- _Problem_
Repeat all the data exactly, and where a record holds a picture, leave that picture out.

- _Input data_
-.-.-

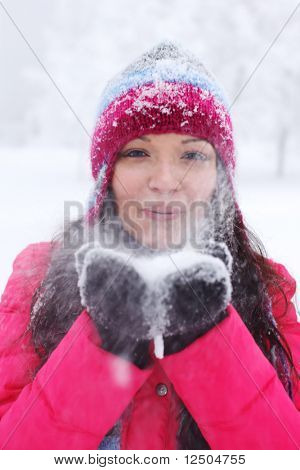 winter girl blow on snow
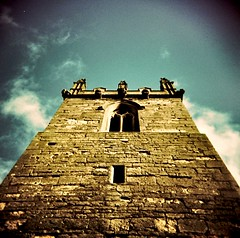 """""""Well, the bells out in the church tower chime/Burning clues into this heart of mine"""" (The James Kendall) Tags: old blue sky tower church window yellow stone holga xpro worship mum provia vingette crossproccess nortondisney cagefightregret3"""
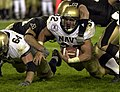 US Navy 031206-N-9693M-501 Kyle Eckel is tackled after a substantial gain during the 104th playing of the Army Navy game.jpg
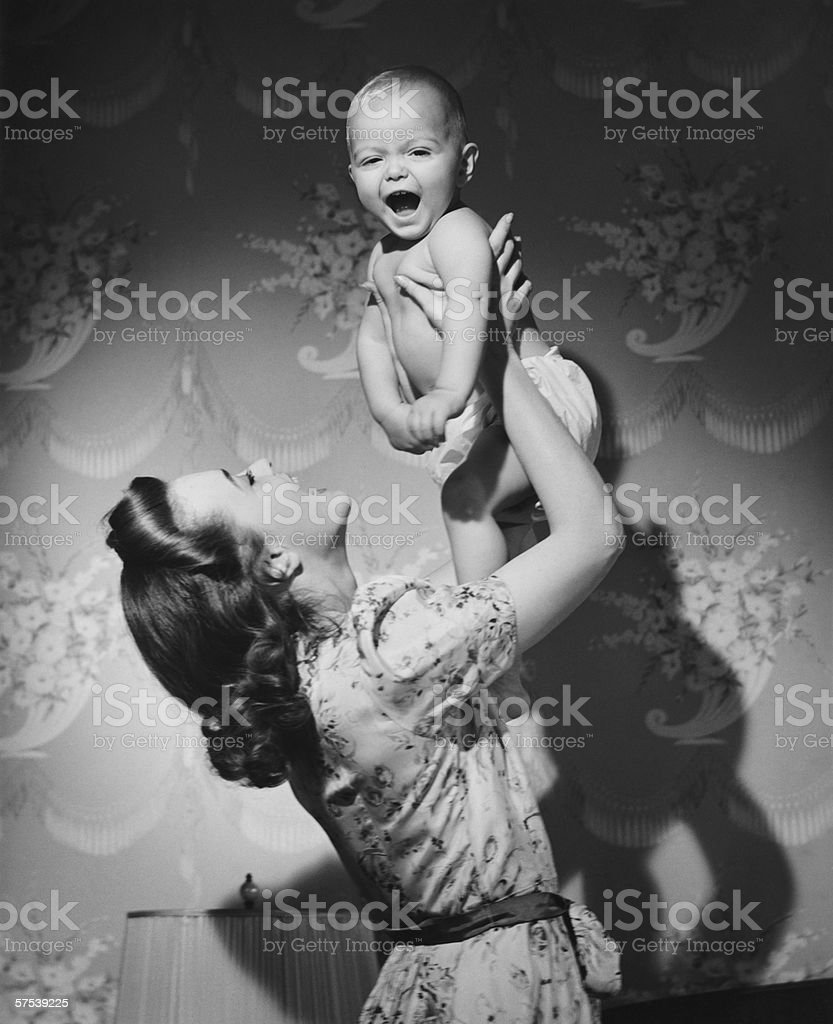 Woman lifting up baby (6-9 months) at home, (B&W) stock photo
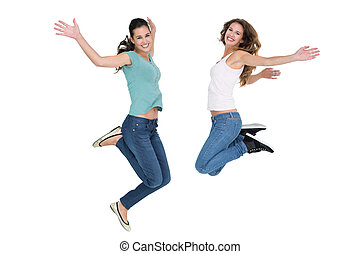 Two cheerful young female friends jumping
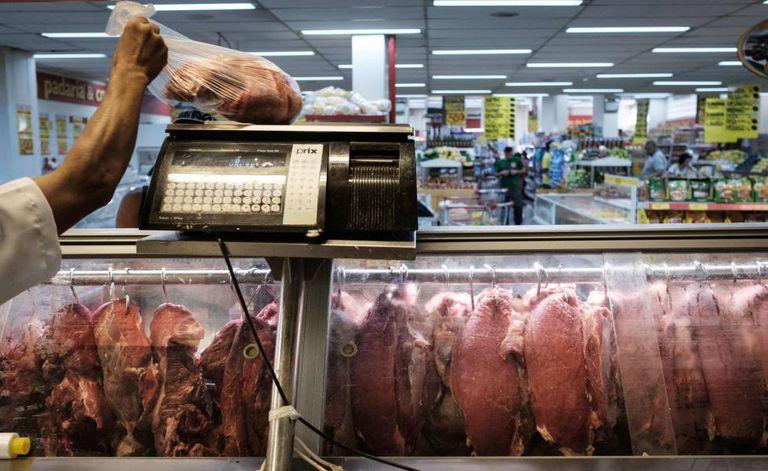 Funcionário pesa um pedaço de carne durante inspeção do Procon no Rio.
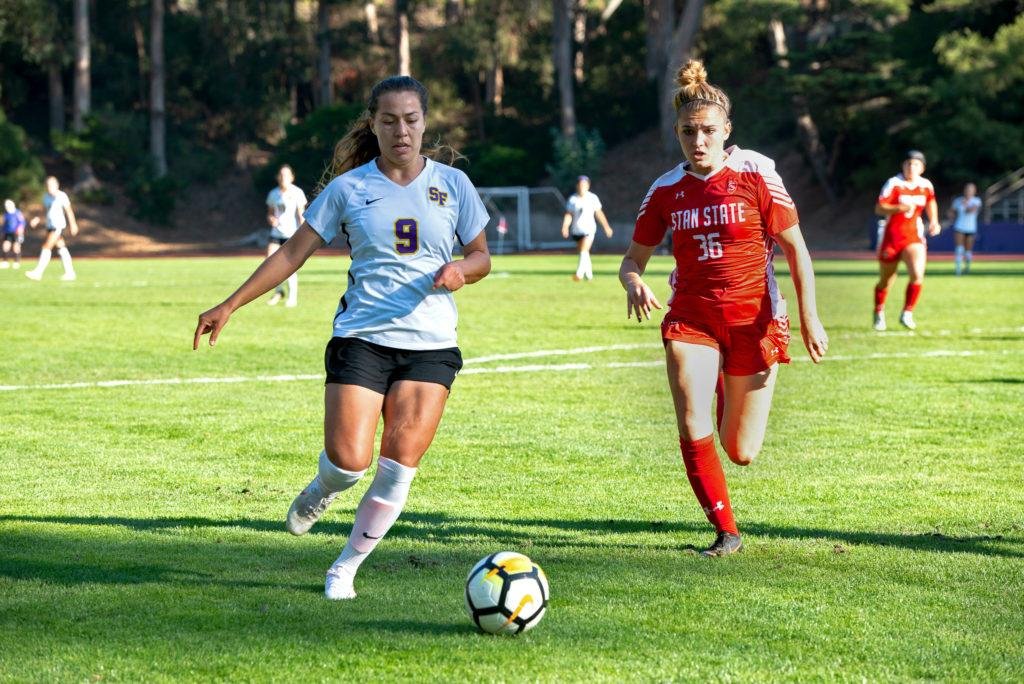 Gators forward Marriah Perez (9), fights for the ball against Stanislaus State player Autumn Halvorsen during the SF State's women's Soccer game against the Stanislaus State Warriors on Friday, Oct. 19, 2018. (David Rodriguez/Golden Gate Xpress)
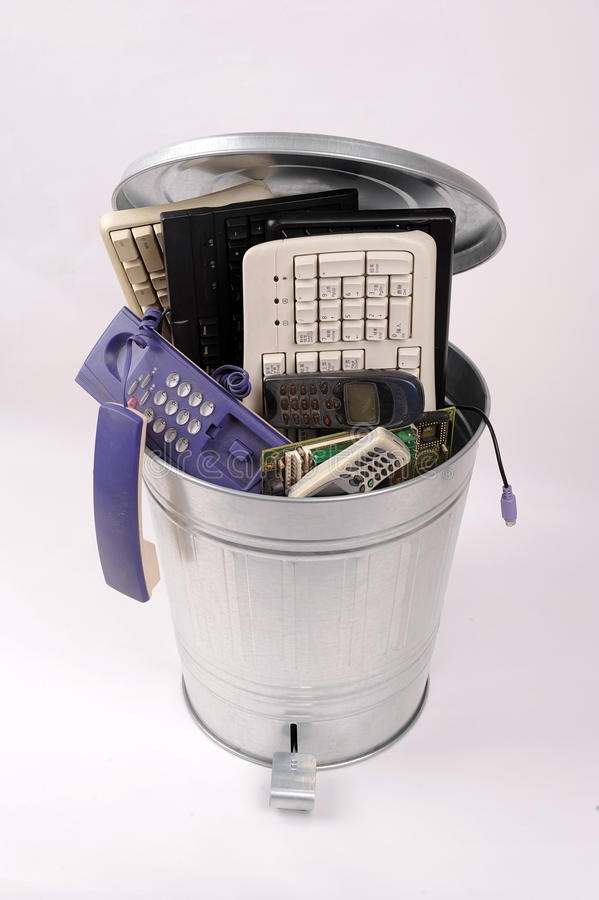 Different computer parts in trash can stock photos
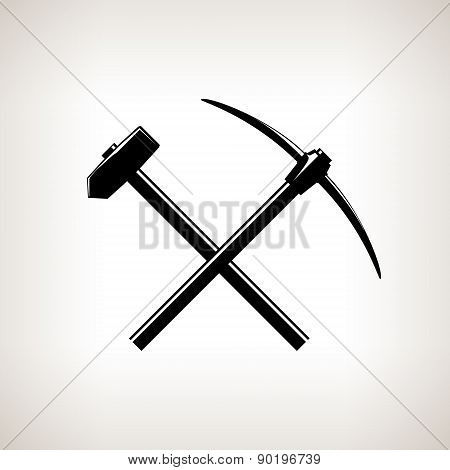 Silhouette of a Crossed Pickaxe and Sledgehammer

-.-.-

- _Answer space_
 winter girl blow on snow
 """""""Well, the bells out in the church tower chime/Burning clues into this heart of mine"""" (The James Kendall) Tags: old blue sky tower church window yellow stone holga xpro worship mum provia vingette crossproccess nortondisney cagefightregret3"""
 US Navy 031206-N-9693M-501 Kyle Eckel is tackled after a substantial gain during the 104th playing of the Army Navy game.jpg
 Woman lifting up baby (6-9 months) at home, (B&W) stock photo
 Two cheerful young female friends jumping
 Funcionário pesa um pedaço de carne durante inspeção do Procon no Rio.
 Gators forward Marriah Perez (9), fights for the ball against Stanislaus State player Autumn Halvorsen during the SF State's women's Soccer game against the Stanislaus State Warriors on Friday, Oct. 19, 2018. (David Rodriguez/Golden Gate Xpress)
 Different computer parts in trash can stock photos
 Silhouette of a Crossed Pickaxe and Sledgehammer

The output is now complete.